Speaker
Description
There were many phase transitions during the evolution of our Universe. The electroweak phase transition and deconfinement were two of them. The electroweak phase transition happened near 100 GeV and due to Higgs mechanism the leptons, quarks and gauge bosons gained mass. The deconfinement phase transition happened near 150 MeV and quarks combined to each other, as a result baryons and mesons were created. In QCD and gluodynamics the color chromomagnetic fields $B_3$ and $B_8$ are created spontaneously at temperature $T > T_d$ higher than the deconfinement temperature $T_d$. Usual magnetic field $H$ had also been spontaneously generated because of quarks loop.
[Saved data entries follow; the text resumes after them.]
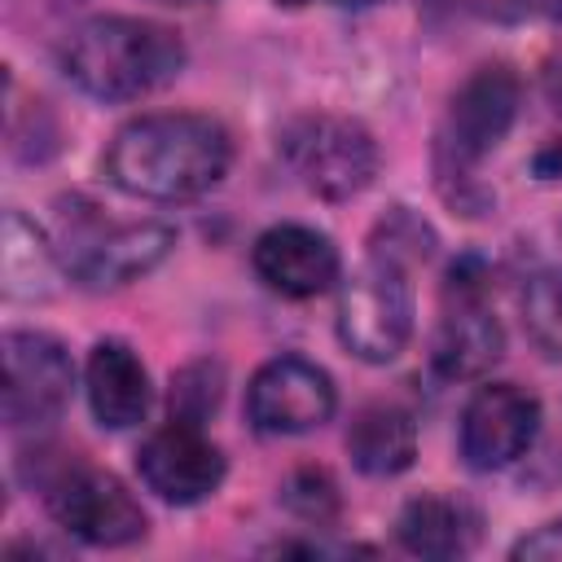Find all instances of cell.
I'll list each match as a JSON object with an SVG mask.
<instances>
[{
    "mask_svg": "<svg viewBox=\"0 0 562 562\" xmlns=\"http://www.w3.org/2000/svg\"><path fill=\"white\" fill-rule=\"evenodd\" d=\"M233 162V140L211 114H140L123 123L101 158L105 180L145 202L211 193Z\"/></svg>",
    "mask_w": 562,
    "mask_h": 562,
    "instance_id": "1",
    "label": "cell"
},
{
    "mask_svg": "<svg viewBox=\"0 0 562 562\" xmlns=\"http://www.w3.org/2000/svg\"><path fill=\"white\" fill-rule=\"evenodd\" d=\"M184 40L149 18H88L61 44V75L97 101H136L184 70Z\"/></svg>",
    "mask_w": 562,
    "mask_h": 562,
    "instance_id": "2",
    "label": "cell"
},
{
    "mask_svg": "<svg viewBox=\"0 0 562 562\" xmlns=\"http://www.w3.org/2000/svg\"><path fill=\"white\" fill-rule=\"evenodd\" d=\"M176 246V233L158 220H105L97 206L70 211L61 220L57 259L61 272L83 290H119L154 272Z\"/></svg>",
    "mask_w": 562,
    "mask_h": 562,
    "instance_id": "3",
    "label": "cell"
},
{
    "mask_svg": "<svg viewBox=\"0 0 562 562\" xmlns=\"http://www.w3.org/2000/svg\"><path fill=\"white\" fill-rule=\"evenodd\" d=\"M338 338L364 364L395 360L413 338V281L408 263L382 250L342 281L338 290Z\"/></svg>",
    "mask_w": 562,
    "mask_h": 562,
    "instance_id": "4",
    "label": "cell"
},
{
    "mask_svg": "<svg viewBox=\"0 0 562 562\" xmlns=\"http://www.w3.org/2000/svg\"><path fill=\"white\" fill-rule=\"evenodd\" d=\"M281 162L307 193L325 202H347L373 184L378 140L356 119L303 114L281 132Z\"/></svg>",
    "mask_w": 562,
    "mask_h": 562,
    "instance_id": "5",
    "label": "cell"
},
{
    "mask_svg": "<svg viewBox=\"0 0 562 562\" xmlns=\"http://www.w3.org/2000/svg\"><path fill=\"white\" fill-rule=\"evenodd\" d=\"M44 505L57 518V527H66L83 544H101V549L132 544L149 527L136 496L110 470H97L88 461H61L44 479Z\"/></svg>",
    "mask_w": 562,
    "mask_h": 562,
    "instance_id": "6",
    "label": "cell"
},
{
    "mask_svg": "<svg viewBox=\"0 0 562 562\" xmlns=\"http://www.w3.org/2000/svg\"><path fill=\"white\" fill-rule=\"evenodd\" d=\"M75 386L70 351L40 334V329H13L4 334V422L9 430H44L53 426Z\"/></svg>",
    "mask_w": 562,
    "mask_h": 562,
    "instance_id": "7",
    "label": "cell"
},
{
    "mask_svg": "<svg viewBox=\"0 0 562 562\" xmlns=\"http://www.w3.org/2000/svg\"><path fill=\"white\" fill-rule=\"evenodd\" d=\"M505 351V329L496 312L483 303V281L457 263L448 272V303L430 338V364L448 382H470L483 378Z\"/></svg>",
    "mask_w": 562,
    "mask_h": 562,
    "instance_id": "8",
    "label": "cell"
},
{
    "mask_svg": "<svg viewBox=\"0 0 562 562\" xmlns=\"http://www.w3.org/2000/svg\"><path fill=\"white\" fill-rule=\"evenodd\" d=\"M334 378L303 356L259 364L246 386V417L259 435H307L334 417Z\"/></svg>",
    "mask_w": 562,
    "mask_h": 562,
    "instance_id": "9",
    "label": "cell"
},
{
    "mask_svg": "<svg viewBox=\"0 0 562 562\" xmlns=\"http://www.w3.org/2000/svg\"><path fill=\"white\" fill-rule=\"evenodd\" d=\"M536 430L540 400L514 382H487L461 408V457L479 474L505 470L536 443Z\"/></svg>",
    "mask_w": 562,
    "mask_h": 562,
    "instance_id": "10",
    "label": "cell"
},
{
    "mask_svg": "<svg viewBox=\"0 0 562 562\" xmlns=\"http://www.w3.org/2000/svg\"><path fill=\"white\" fill-rule=\"evenodd\" d=\"M224 470H228L224 452L206 439V430L198 422H176L171 417L136 452L140 483L167 505H198V501L215 496L220 483H224Z\"/></svg>",
    "mask_w": 562,
    "mask_h": 562,
    "instance_id": "11",
    "label": "cell"
},
{
    "mask_svg": "<svg viewBox=\"0 0 562 562\" xmlns=\"http://www.w3.org/2000/svg\"><path fill=\"white\" fill-rule=\"evenodd\" d=\"M518 101H522V83L509 66L501 61L479 66L448 105L443 149L452 154V162H479L483 154H492L509 136L518 119Z\"/></svg>",
    "mask_w": 562,
    "mask_h": 562,
    "instance_id": "12",
    "label": "cell"
},
{
    "mask_svg": "<svg viewBox=\"0 0 562 562\" xmlns=\"http://www.w3.org/2000/svg\"><path fill=\"white\" fill-rule=\"evenodd\" d=\"M255 277L281 299H316L338 281V246L307 224H272L250 250Z\"/></svg>",
    "mask_w": 562,
    "mask_h": 562,
    "instance_id": "13",
    "label": "cell"
},
{
    "mask_svg": "<svg viewBox=\"0 0 562 562\" xmlns=\"http://www.w3.org/2000/svg\"><path fill=\"white\" fill-rule=\"evenodd\" d=\"M83 386H88V408L105 430L140 426L149 413V400H154L140 356L119 338H105L92 347L88 369H83Z\"/></svg>",
    "mask_w": 562,
    "mask_h": 562,
    "instance_id": "14",
    "label": "cell"
},
{
    "mask_svg": "<svg viewBox=\"0 0 562 562\" xmlns=\"http://www.w3.org/2000/svg\"><path fill=\"white\" fill-rule=\"evenodd\" d=\"M347 457L369 479L404 474L417 457V422L395 404H369L347 426Z\"/></svg>",
    "mask_w": 562,
    "mask_h": 562,
    "instance_id": "15",
    "label": "cell"
},
{
    "mask_svg": "<svg viewBox=\"0 0 562 562\" xmlns=\"http://www.w3.org/2000/svg\"><path fill=\"white\" fill-rule=\"evenodd\" d=\"M395 536L417 558H461V553H470V544L479 536V514L457 496L426 492L400 509Z\"/></svg>",
    "mask_w": 562,
    "mask_h": 562,
    "instance_id": "16",
    "label": "cell"
},
{
    "mask_svg": "<svg viewBox=\"0 0 562 562\" xmlns=\"http://www.w3.org/2000/svg\"><path fill=\"white\" fill-rule=\"evenodd\" d=\"M61 268L57 246L18 211H4V246H0V277L9 299H44L53 290V272Z\"/></svg>",
    "mask_w": 562,
    "mask_h": 562,
    "instance_id": "17",
    "label": "cell"
},
{
    "mask_svg": "<svg viewBox=\"0 0 562 562\" xmlns=\"http://www.w3.org/2000/svg\"><path fill=\"white\" fill-rule=\"evenodd\" d=\"M522 325H527V338L562 360V272H536L522 290Z\"/></svg>",
    "mask_w": 562,
    "mask_h": 562,
    "instance_id": "18",
    "label": "cell"
},
{
    "mask_svg": "<svg viewBox=\"0 0 562 562\" xmlns=\"http://www.w3.org/2000/svg\"><path fill=\"white\" fill-rule=\"evenodd\" d=\"M220 404V369L211 364H189L171 382V417L176 422H206Z\"/></svg>",
    "mask_w": 562,
    "mask_h": 562,
    "instance_id": "19",
    "label": "cell"
},
{
    "mask_svg": "<svg viewBox=\"0 0 562 562\" xmlns=\"http://www.w3.org/2000/svg\"><path fill=\"white\" fill-rule=\"evenodd\" d=\"M285 505L307 522H329L338 514V487L325 470H299L285 483Z\"/></svg>",
    "mask_w": 562,
    "mask_h": 562,
    "instance_id": "20",
    "label": "cell"
},
{
    "mask_svg": "<svg viewBox=\"0 0 562 562\" xmlns=\"http://www.w3.org/2000/svg\"><path fill=\"white\" fill-rule=\"evenodd\" d=\"M509 553H514V558H531V562H562V518L536 527V531L522 536Z\"/></svg>",
    "mask_w": 562,
    "mask_h": 562,
    "instance_id": "21",
    "label": "cell"
},
{
    "mask_svg": "<svg viewBox=\"0 0 562 562\" xmlns=\"http://www.w3.org/2000/svg\"><path fill=\"white\" fill-rule=\"evenodd\" d=\"M452 4L487 22H522L527 13H540V0H452Z\"/></svg>",
    "mask_w": 562,
    "mask_h": 562,
    "instance_id": "22",
    "label": "cell"
},
{
    "mask_svg": "<svg viewBox=\"0 0 562 562\" xmlns=\"http://www.w3.org/2000/svg\"><path fill=\"white\" fill-rule=\"evenodd\" d=\"M285 9H303V4H334V9H364V4H378V0H277Z\"/></svg>",
    "mask_w": 562,
    "mask_h": 562,
    "instance_id": "23",
    "label": "cell"
},
{
    "mask_svg": "<svg viewBox=\"0 0 562 562\" xmlns=\"http://www.w3.org/2000/svg\"><path fill=\"white\" fill-rule=\"evenodd\" d=\"M540 13H549V18L562 22V0H540Z\"/></svg>",
    "mask_w": 562,
    "mask_h": 562,
    "instance_id": "24",
    "label": "cell"
},
{
    "mask_svg": "<svg viewBox=\"0 0 562 562\" xmlns=\"http://www.w3.org/2000/svg\"><path fill=\"white\" fill-rule=\"evenodd\" d=\"M158 4H211V0H158Z\"/></svg>",
    "mask_w": 562,
    "mask_h": 562,
    "instance_id": "25",
    "label": "cell"
}]
</instances>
The quarks possess electric and color charges, as a result magnetic and chromomagnetic fields are mixing in effective potential. These fields appear spontaneously for $T > T_d$ and they were present for temperature near critical temperature of the electroweak phase transition. For $T$ close to $T_{EW}$ the magnetic fields could change the type of the phase transition.
We investigate the electroweak phase transition in the Standard Model with accounting the spontaneously generated magnetic and chromomagnetic fields. As it is known, for the mass of Higgs boson greater than 75 GeV this phase transition is second order. But according to Sakharov's conditions for the formation of the baryon asymmetry of the Universe it has to be strongly first order. The spontaneously generated (chromo) magnetic fields are temperature dependent. They influence the phase transition. The strength of generated fields and the critical temperature of phase transition are also estimated.